**Istruzioni:**
Per ciascuna di queste tre frasi, dimmi se concorda con l'articolo sul moto di Dozza: rispondi sì o no e riporta fra virgolette le parole decisive dell'articolo. 1. La colonna partita da Imola il 24 marzo 1870 contava una settantina di giovani. 2. I congiurati del 1870 riuscirono ad arrivare fino a Bologna. 3. Il moto di Bologna del 1874 fu organizzato da Andrea Costa e Bakunin.
──────── Articolo
In una pubblicazione di qualche anno fa dedicata a Luigi Sassi, primo Sindaco di un’amministrazione democratica e socialista a Imola, citai questo moto che coinvolse Dozza e fu l’ultimo moto mazziniano: il 24 marzo 1870 una colonna di una settantina di giovani si mosse da Imola ed occupò Dozza; poi puntò su Bologna, ma la marcia durò poco, a Castel San Pietro i congiurati dovettero sciogliersi perché non trovarono ulteriori adesioni e quelle esistenti non sarebbero bastate. Si tratta di un fatto pressoché sconosciuto.

Dozza

È invece assai famoso il moto di Bologna del 1874 organizzato da Andrea Costa e Bakunin, quando da Imola marciarono sul capoluogo circa 150 anarchici, repubblicani, ex garibaldini.
────────────────
──────── Dati
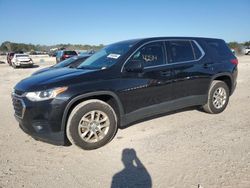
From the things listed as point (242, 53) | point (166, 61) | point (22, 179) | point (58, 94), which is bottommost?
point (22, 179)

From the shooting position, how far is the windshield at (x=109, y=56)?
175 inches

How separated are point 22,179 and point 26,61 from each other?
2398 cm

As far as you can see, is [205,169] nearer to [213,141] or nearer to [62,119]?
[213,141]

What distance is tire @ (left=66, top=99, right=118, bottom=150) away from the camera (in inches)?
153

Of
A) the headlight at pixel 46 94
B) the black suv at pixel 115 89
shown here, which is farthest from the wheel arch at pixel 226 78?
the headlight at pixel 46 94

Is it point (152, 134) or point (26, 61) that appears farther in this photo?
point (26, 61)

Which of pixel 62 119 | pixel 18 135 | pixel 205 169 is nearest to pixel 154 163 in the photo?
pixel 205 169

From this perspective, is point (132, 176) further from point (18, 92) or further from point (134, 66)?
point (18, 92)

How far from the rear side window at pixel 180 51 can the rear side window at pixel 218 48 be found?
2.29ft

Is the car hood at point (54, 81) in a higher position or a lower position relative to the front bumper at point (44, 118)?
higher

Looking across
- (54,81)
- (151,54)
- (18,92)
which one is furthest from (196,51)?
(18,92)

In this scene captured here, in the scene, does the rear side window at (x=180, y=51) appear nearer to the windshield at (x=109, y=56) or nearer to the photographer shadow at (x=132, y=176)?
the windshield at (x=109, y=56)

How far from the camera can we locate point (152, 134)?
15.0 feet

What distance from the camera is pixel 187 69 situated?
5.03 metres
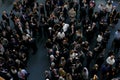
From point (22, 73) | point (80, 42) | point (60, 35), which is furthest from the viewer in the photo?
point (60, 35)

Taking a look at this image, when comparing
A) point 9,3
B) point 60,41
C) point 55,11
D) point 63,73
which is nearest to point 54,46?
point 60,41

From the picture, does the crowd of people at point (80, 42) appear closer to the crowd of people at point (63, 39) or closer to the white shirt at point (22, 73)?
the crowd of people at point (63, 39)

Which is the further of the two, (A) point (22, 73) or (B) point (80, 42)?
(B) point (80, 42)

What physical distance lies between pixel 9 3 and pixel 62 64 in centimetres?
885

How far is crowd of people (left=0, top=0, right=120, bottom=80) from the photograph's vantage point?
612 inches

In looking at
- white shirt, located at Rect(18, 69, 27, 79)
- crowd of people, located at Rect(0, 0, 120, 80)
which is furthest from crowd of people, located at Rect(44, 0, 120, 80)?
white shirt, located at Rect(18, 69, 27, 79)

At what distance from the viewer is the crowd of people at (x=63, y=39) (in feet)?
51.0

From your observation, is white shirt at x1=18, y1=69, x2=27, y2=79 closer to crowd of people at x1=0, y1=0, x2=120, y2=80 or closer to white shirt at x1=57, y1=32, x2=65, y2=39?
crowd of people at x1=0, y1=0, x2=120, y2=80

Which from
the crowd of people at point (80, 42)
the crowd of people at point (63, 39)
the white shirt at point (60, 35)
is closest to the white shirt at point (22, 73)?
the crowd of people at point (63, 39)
────────────────
──────── Dati
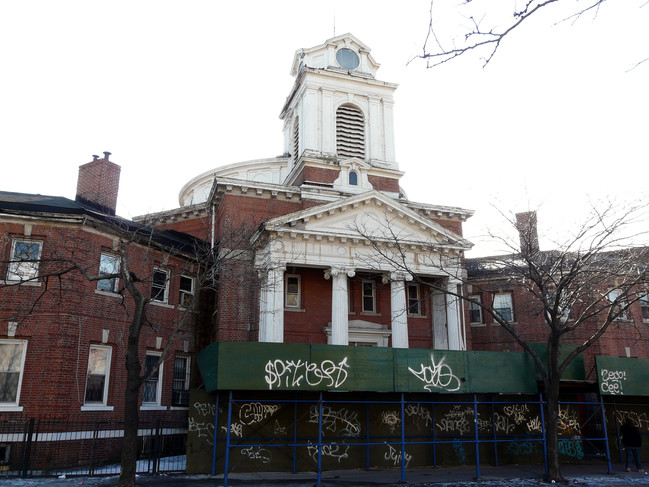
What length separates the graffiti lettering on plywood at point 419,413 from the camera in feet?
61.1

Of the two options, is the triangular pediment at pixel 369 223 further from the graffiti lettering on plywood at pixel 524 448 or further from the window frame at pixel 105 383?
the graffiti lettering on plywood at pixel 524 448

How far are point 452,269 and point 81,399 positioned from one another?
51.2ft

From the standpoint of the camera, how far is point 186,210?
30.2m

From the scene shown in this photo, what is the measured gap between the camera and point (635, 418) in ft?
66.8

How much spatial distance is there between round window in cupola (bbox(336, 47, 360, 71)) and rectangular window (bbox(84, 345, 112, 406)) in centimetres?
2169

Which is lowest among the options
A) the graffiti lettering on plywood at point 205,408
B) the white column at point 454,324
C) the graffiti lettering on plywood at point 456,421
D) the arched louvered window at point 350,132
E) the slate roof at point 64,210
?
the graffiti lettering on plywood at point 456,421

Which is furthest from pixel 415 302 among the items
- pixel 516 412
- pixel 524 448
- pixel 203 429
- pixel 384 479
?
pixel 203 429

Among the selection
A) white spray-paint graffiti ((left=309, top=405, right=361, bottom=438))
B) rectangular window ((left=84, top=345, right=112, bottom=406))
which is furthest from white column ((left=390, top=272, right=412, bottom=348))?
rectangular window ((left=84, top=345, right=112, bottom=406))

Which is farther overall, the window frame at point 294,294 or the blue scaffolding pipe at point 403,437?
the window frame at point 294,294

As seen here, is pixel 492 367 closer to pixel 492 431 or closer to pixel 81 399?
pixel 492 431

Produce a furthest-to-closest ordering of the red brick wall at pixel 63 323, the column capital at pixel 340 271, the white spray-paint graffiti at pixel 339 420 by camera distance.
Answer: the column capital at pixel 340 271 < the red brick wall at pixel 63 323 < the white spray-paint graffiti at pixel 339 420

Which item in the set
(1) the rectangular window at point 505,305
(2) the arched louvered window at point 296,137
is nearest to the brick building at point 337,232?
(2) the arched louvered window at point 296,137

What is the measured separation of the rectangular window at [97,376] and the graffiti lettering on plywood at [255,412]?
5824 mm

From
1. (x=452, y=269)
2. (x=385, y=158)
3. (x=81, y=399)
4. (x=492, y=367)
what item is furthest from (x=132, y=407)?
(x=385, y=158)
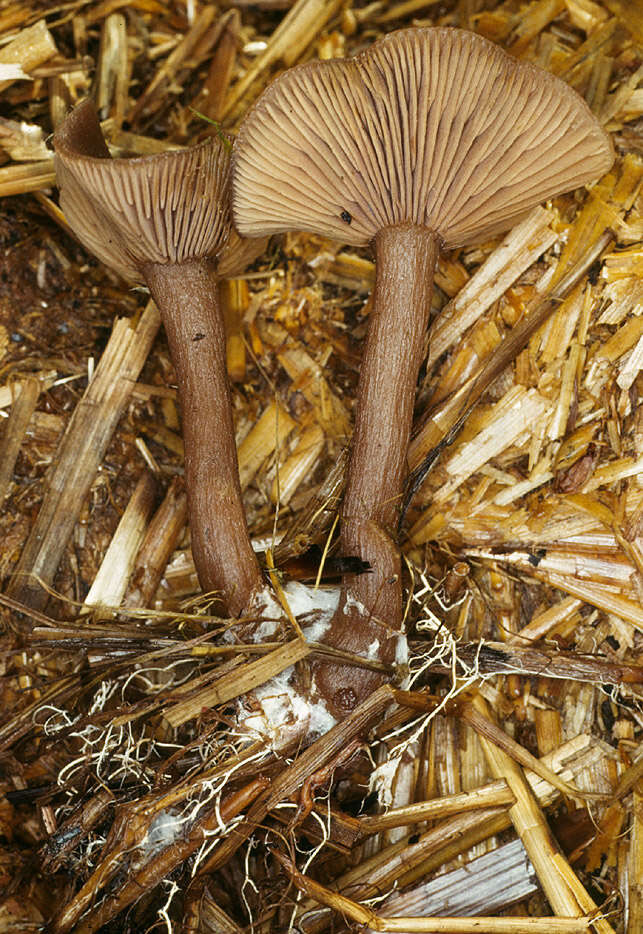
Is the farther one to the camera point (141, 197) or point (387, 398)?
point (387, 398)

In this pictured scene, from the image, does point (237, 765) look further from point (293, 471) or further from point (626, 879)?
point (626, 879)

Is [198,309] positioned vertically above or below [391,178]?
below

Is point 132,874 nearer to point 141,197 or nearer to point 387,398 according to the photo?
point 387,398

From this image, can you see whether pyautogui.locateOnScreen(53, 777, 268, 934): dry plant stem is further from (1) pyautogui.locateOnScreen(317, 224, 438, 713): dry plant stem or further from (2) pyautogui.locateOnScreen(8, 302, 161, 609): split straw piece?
────────────────
**Risposta:**
1. Sì: «una colonna di una settantina di giovani si mosse da Imola»
2. No: «a Castel San Pietro i congiurati dovettero sciogliersi»
3. Sì: «organizzato da Andrea Costa e Bakunin»